6. Nerve Regeneration

Nerve Conduits
Degradable polymer or collagen conduits are used to bridge peripheral nerve gaps, guiding axonal regrowth. Clinically applied for small-gap repairs such as digital and ulnar nerve reconstruction.

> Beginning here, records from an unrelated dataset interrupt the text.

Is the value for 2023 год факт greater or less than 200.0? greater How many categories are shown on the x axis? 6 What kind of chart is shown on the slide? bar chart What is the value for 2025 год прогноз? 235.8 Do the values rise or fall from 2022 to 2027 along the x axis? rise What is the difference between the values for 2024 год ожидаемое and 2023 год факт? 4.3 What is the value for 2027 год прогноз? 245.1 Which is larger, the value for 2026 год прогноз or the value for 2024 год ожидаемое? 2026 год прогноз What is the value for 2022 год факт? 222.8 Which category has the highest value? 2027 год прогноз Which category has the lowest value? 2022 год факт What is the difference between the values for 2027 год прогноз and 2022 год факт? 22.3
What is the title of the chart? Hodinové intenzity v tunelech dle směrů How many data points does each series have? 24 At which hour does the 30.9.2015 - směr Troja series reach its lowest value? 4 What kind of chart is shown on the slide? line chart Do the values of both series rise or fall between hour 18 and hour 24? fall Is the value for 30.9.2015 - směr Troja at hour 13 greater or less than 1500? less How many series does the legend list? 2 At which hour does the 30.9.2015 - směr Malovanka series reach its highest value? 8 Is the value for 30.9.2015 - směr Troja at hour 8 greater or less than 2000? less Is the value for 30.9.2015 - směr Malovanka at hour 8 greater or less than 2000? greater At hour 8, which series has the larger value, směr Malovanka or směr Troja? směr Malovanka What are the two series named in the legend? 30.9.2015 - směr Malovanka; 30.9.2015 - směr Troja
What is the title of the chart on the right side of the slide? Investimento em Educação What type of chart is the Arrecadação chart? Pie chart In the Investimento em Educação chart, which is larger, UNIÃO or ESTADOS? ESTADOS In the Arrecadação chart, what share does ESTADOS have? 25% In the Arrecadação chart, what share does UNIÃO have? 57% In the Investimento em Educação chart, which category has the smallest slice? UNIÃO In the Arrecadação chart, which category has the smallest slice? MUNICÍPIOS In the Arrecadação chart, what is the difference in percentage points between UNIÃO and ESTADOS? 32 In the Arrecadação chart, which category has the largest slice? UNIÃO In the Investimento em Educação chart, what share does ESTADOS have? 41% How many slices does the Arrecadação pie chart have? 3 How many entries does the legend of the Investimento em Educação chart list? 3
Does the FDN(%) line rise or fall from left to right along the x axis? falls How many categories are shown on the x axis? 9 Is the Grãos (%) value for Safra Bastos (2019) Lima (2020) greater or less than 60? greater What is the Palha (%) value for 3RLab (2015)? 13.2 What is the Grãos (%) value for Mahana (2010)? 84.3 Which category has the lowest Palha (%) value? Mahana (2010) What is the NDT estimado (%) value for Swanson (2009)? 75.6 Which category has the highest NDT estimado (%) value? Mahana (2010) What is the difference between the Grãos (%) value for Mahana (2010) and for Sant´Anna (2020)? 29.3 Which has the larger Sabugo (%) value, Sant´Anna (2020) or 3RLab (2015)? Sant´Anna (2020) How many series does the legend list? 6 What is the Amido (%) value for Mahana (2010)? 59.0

7. Heart Valves & Urinary System

Tissue-Engineered Heart Valves (TEHV)
Biodegradable scaffolds seeded with autologous cells, designed to form living, remodeling valves in situ. Currently in preclinical development.
Bioengineered Bladders
Degradable polymer scaffolds combined with autologous urothelial and smooth muscle cells for bladder reconstruction. Case reports show long-term tissue integration and functional recovery.

Summary & Outlook

Clinically, biomaterials and scaffolds are used across skin, bone, cartilage, cardiovascular, nerve, and urinary applications. With advances in smart drug-releasing materials, 3D/4D printing, and extracellular vesicle technologies, future scaffolds will become more functional, personalized, and controllable—paving the way for regeneration of increasingly complex organs.

1. 定義與分類

生物材料（Biomaterials）是用於醫療器械或植入物、能與生物系統相容且不產生毒性的材料；再生支架（Scaffolds）則是由生物材料製成，模擬細胞外基質的三維結構，支撐細胞黏附、增殖與分化，最終隨著組織再生被降解或吸收。

2. 皮膚與軟組織修復

Endoform™ 羊胃基質修復膜
去細胞化的羊胃基質（Ovine Forestomach Matrix, OFM）製成的單層膜，用於治療急慢性傷口，包括糖尿病足潰瘍與靜脈性潰瘍。臨床研究顯示，此膜能加速傷口癒合，並在難治性創面中提供優異的生物相容性與再生促進效果。

3. 骨組織再生

聚合物與陶瓷基支架
可降解聚合物（如聚己內酯 PCL、PLA/PLGA）及無機陶瓷（如羥基磷灰石 HA、三鈣磷酸鹽 β-TCP）支架廣泛用於修復骨缺損。這些支架提供足夠的機械強度與孔隙結構，促進骨細胞黏附與分化，最終被宿主組織取代。

4. 軟骨修復

MACI®（Matrix-Induced Autologous Chondrocyte Implantation）
自體擴增軟骨細胞載於膠原膜支架，針對膝關節全層軟骨缺損進行修復。FDA 批准後，已在多項臨床研究中證實可顯著改善患者功能與疼痛。

5. 心血管應用

可吸收血管支架（Bioresorbable Vascular Scaffold）
以聚合物或複合材料製成的可降解冠狀動脈支架，在恢復血管通暢後逐漸分解，減少長期金屬殘留併發症的風險。
離體培養血管（Humacyte）
人體源性血管細胞於可降解支架上培養形成「去細胞」血管，已進入透析通路與外傷血管重建之早期臨床試驗階段。

6. 神經再生

神經導管（Nerve Conduits）
由可降解聚合物或膠原蛋白製成的導管，用於周邊神經缺損修復，引導神經纖維再生。臨床上，這類產品已應用於手指神經與尺神經等小段缺損重建。

7. 心臟瓣膜與泌尿系統

組織工程化心臟瓣膜（TEHV）
利用生物可降解支架結合患者自體細胞，目標在體內原位形成可生長、可重塑的活體心瓣膜，目前仍以臨床前研究為主。
生物工程膀胱
結合可降解聚合物支架與自體尿路上皮／平滑肌細胞，用於重建膀胱，已有個案報告顯示長期組織整合與功能恢復。

小結與展望

臨床上，生物材料與支架的應用已覆蓋皮膚、骨骼、軟骨、心血管、神經及泌尿等多種組織。隨著智能材料（如可調釋藥物支架）、3D/4D 列印與細胞外囊泡等技術的發展，未來支架將更具功能化、個人化與可調控性，有望實現更複雜器官的再生與修復。